Ekonomi bürokrasisinin en büyük mahareti ve başarı ölçütü ise ‘günü kurtarma' akrobasileri oldu. Bürokratlar günü kurtarma meziyetleriyle ‘yılın adamı, yılın starı' ödüllerini kaptılar. Sonra ekonomi yönetiminin günü kurtarma olmadığı anlaşılınca da IMF geldi.
Şimdi Cottarelli hak etmiyor mu bu ödülleri?
Diğer önemli bir soru da şu: Türkler, önlem paketi hazırlamaya kalkışsa mevcut durumdan çıkar sağlayan hortumcular bu münasebetsizliğe izin verir miydi acaba? Yani ‘Bu, böyle gitmez' diyen Türk, başka Türk'ün kurduğu kutsal avanta düzenini kırabilir miydi?
Bu da mümkün görünmüyor.
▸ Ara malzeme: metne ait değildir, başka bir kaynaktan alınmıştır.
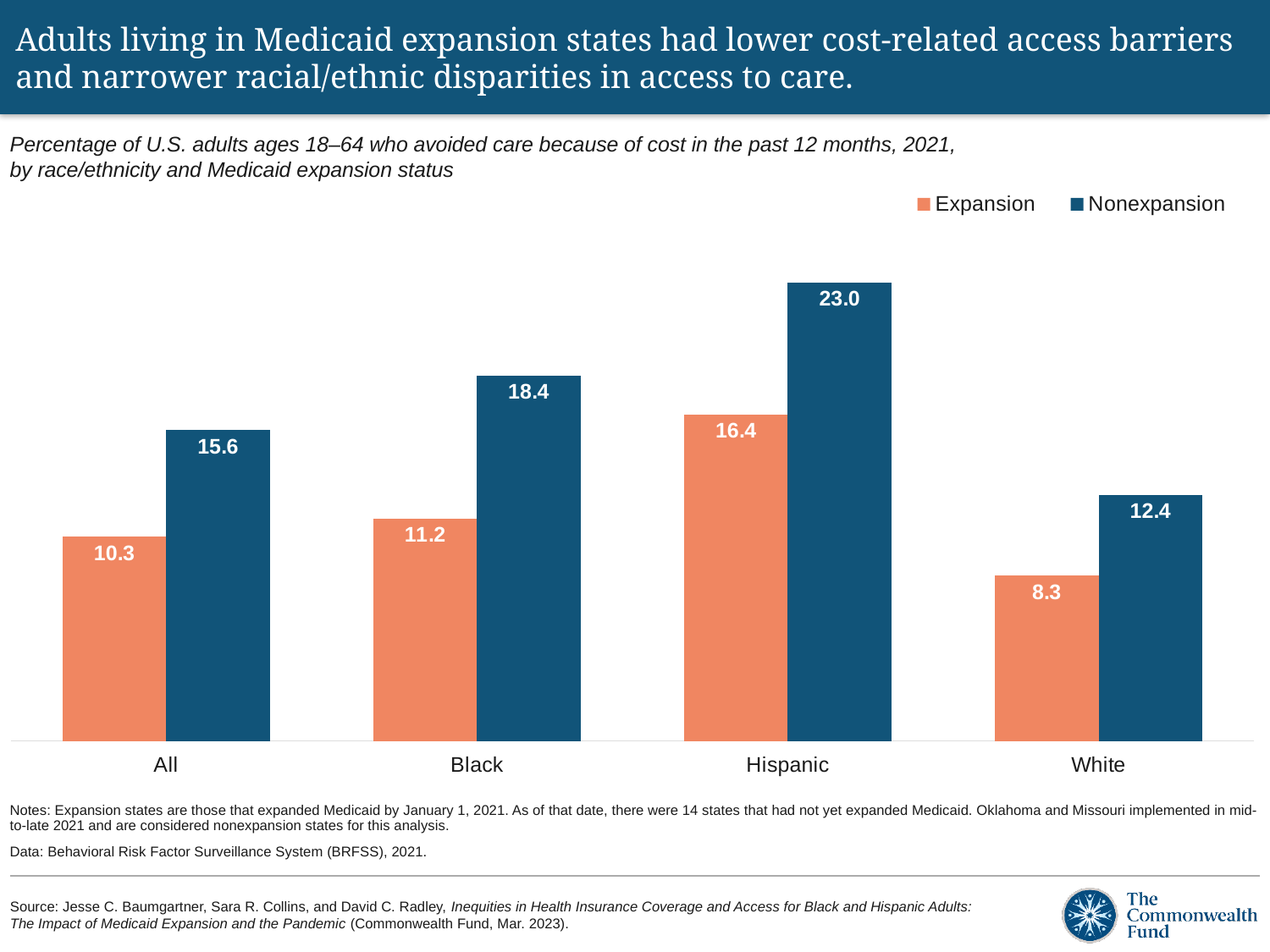
What is the difference between the Nonexpansion and Expansion values for Black adults? 7.2 What is the Nonexpansion value for Black adults? 18.4 Which race/ethnicity category has the highest Nonexpansion value? Hispanic How many series does the legend list? 2 How many race/ethnicity categories are shown on the x axis? 4 What is the Expansion value for White adults? 8.3 What is the Expansion value for Hispanic adults? 16.4 What is the Nonexpansion value for the All category? 15.6 Which is larger: the Expansion value for Black adults or the Nonexpansion value for White adults? Nonexpansion value for White adults Which race/ethnicity category has the lowest Expansion value? White What is the difference between the Nonexpansion and Expansion values for Hispanic adults? 6.6 What kind of chart is shown on the slide? Bar chart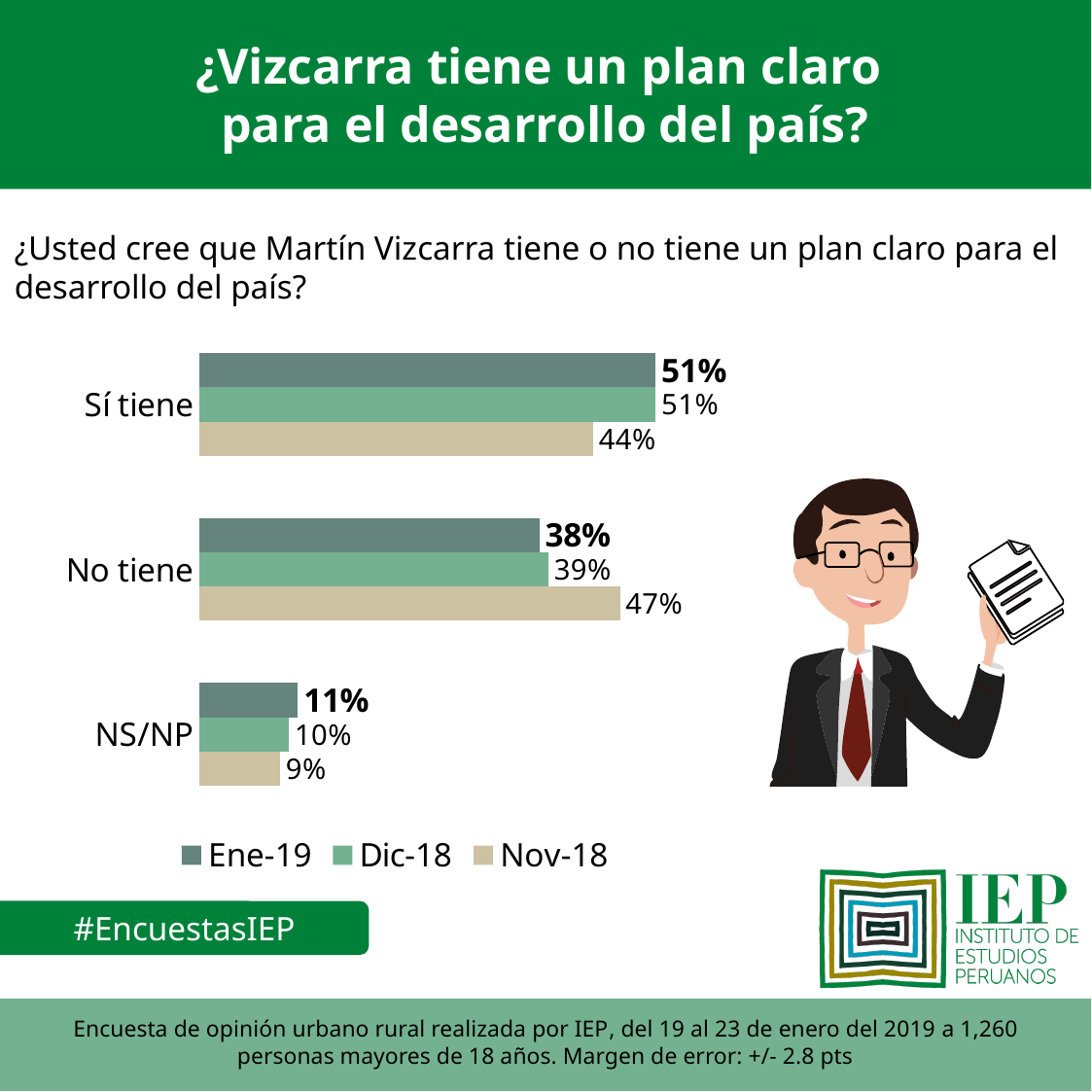
What kind of chart is shown on the slide? Bar chart What is the difference between the Nov-18 and Ene-19 values for "No tiene"? 9% What is the value for "Sí tiene" in the Ene-19 series? 51% Which category has the highest value in the Ene-19 series? Sí tiene What is the value for "No tiene" in the Nov-18 series? 47% How many categories are shown on the chart? 3 What is the value for "NS/NP" in the Dic-18 series? 10% Which series is shown in the lightest (beige) colour in the legend? Nov-18 What is the difference between the Ene-19 and Nov-18 values for "Sí tiene"? 7% How many series does the legend list? 3 Which category has the lowest value in the Nov-18 series? NS/NP In the Nov-18 series, which is larger: "Sí tiene" or "No tiene"? No tiene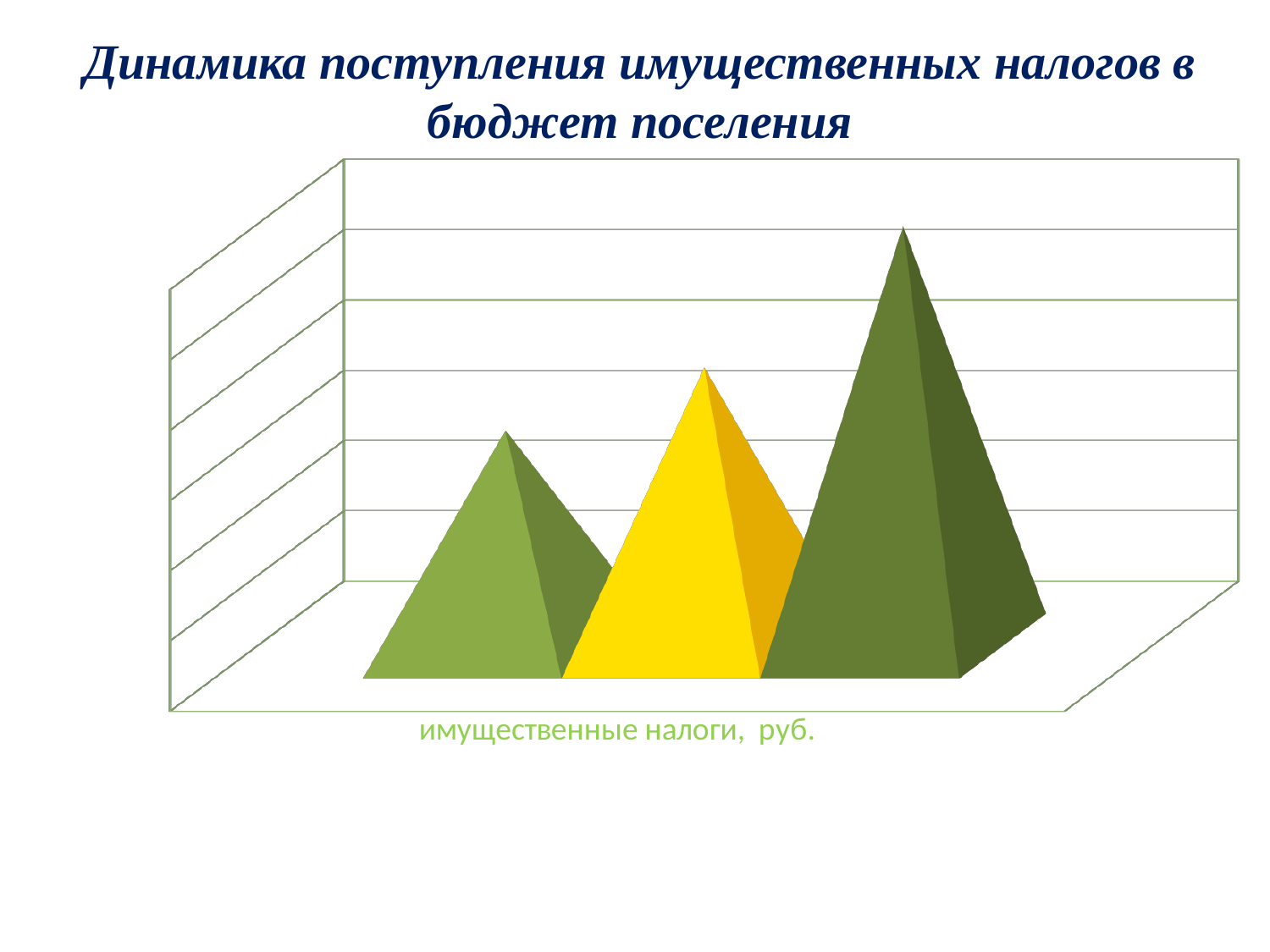
Which bar is the tallest in the chart: the left (light green), the middle (yellow) or the right (dark green)? the right (dark green) What kind of chart is shown on the slide? bar chart How many bars (pyramids) are plotted in the chart? 3 Do the bar heights rise or fall from left to right across the chart? rise Which is taller, the middle yellow bar or the left light green bar? the middle yellow bar Which is taller, the right dark green bar or the middle yellow bar? the right dark green bar Which bar is the shortest in the chart: the left (light green), the middle (yellow) or the right (dark green)? the left (light green) What label is printed below the bars on the category axis? имущественные налоги, руб. What is the title of the slide above the chart? Динамика поступления имущественных налогов в бюджет поселения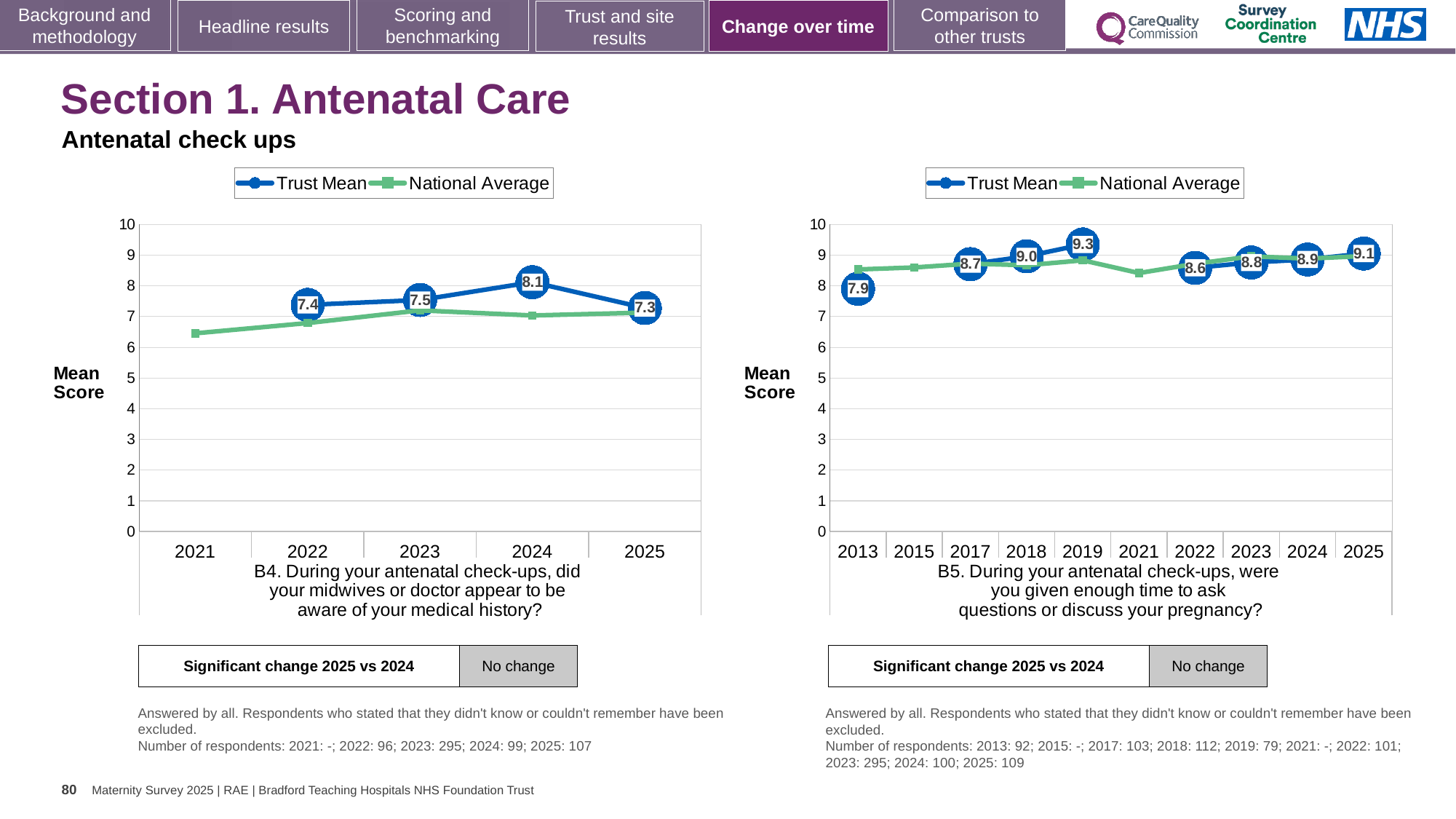
In the B4 chart on the left, what is the Trust Mean for 2024? 8.1 In the B4 chart on the left, what is the Trust Mean for 2025? 7.3 In the B4 chart on the left, which year has the highest Trust Mean? 2024 In the B5 chart on the right, how many years are shown on the x axis? 10 In the B4 chart on the left, what is the difference between the Trust Mean for 2024 and 2025? 0.8 In the B5 chart on the right, what is the difference between the Trust Mean for 2019 and 2013? 1.4 In the B5 chart on the right, is the Trust Mean higher in 2018 or in 2022? 2018 In the B4 chart on the left, how many series does the legend list? 2 In the B5 chart on the right, what is the Trust Mean for 2019? 9.3 In the B5 chart on the right, which year has the lowest Trust Mean? 2013 In the B4 chart on the left, is the National Average for 2021 greater or less than 7? less What type of chart is the B5 chart on the right? Line chart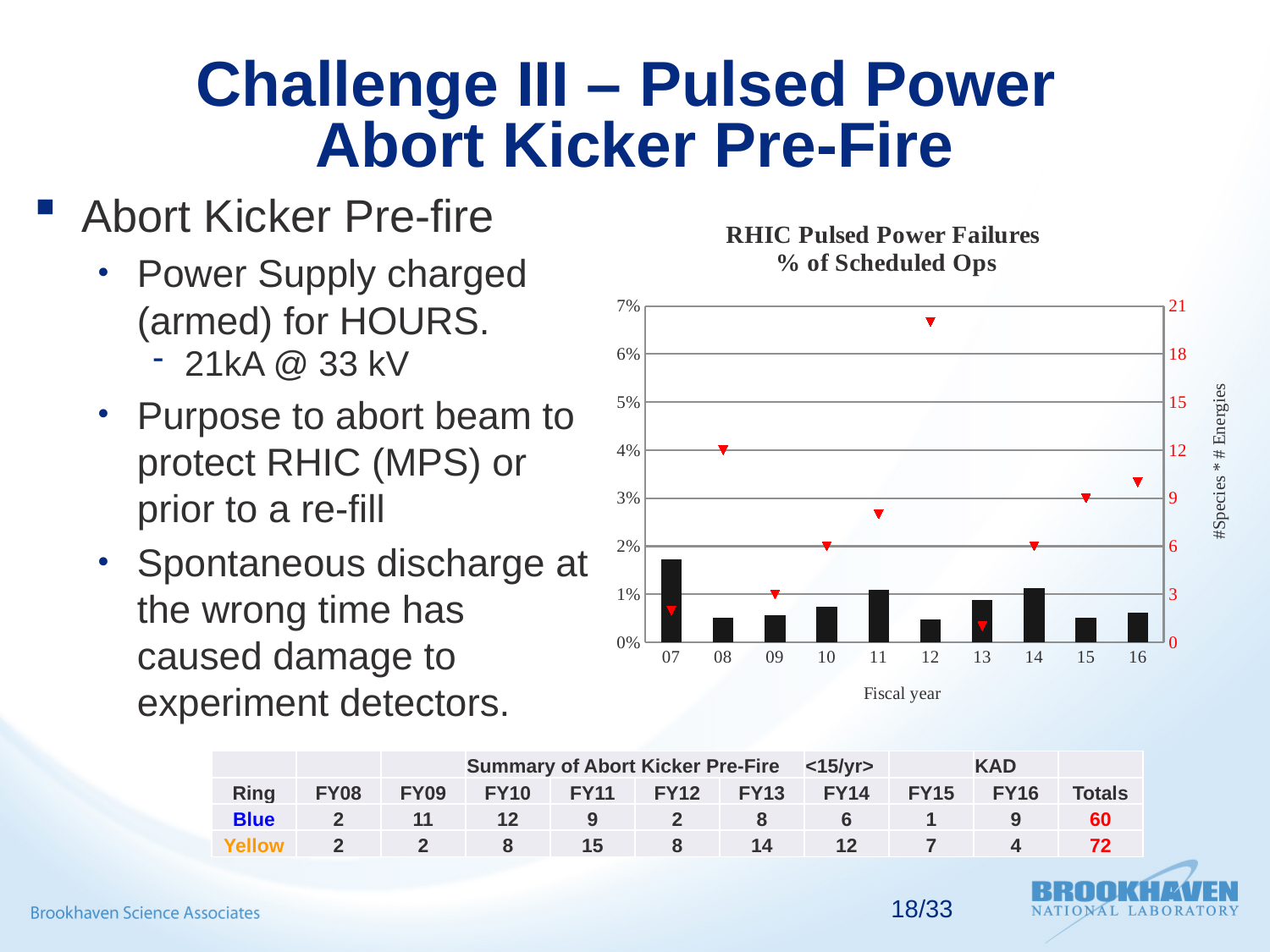
Which fiscal year has the tallest bar in the chart? 07 How many fiscal years are plotted along the x axis of the chart? 10 What is the title of the chart on the slide? RHIC Pulsed Power Failures % of Scheduled Ops What kind of chart is shown on the slide? bar chart Which fiscal year has the higher bar, 10 or 11? 11 What is the label of the x axis of the chart? Fiscal year Is the red triangle marker for fiscal year 12 greater or less than 18 on the right axis? greater Is the bar for fiscal year 07 greater or less than 1%? greater Is the bar for fiscal year 10 greater or less than 1%? less Which fiscal year has the higher bar, 07 or 14? 07 Which fiscal year has the highest red triangle marker (#Species * # Energies) in the chart? 12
Kaldı ki bu çarpık ve yamuk düzen daha düne kadar göklere çıkartılıp ‘Türk dinamizmi' diye pazarlanmaktaydı.
Cottarelli geldi ‘Türk dinamizmine' ‘Türk kaosu' dedi. Derdini anlattı. Pek de makbule geçti!
* * *
O'nu çocukluğumda Semih Amca olarak tanıdım. Daha ileri yaşlarda diplomasi yeteneğiyle tanıştım. Sonra yazarlığının kıvraklığını ve inceliğini keşfettim. Ailemizle olan büyük dostluğu bir ‘Kiraz Ağacı' gibi sahiplenilerek ihtimamla yeşerdi. Semih Amca'yı, Semih Günver'i her zaman saygı, sevgi ve özlemle anacağım. Allah rahmet eylesin.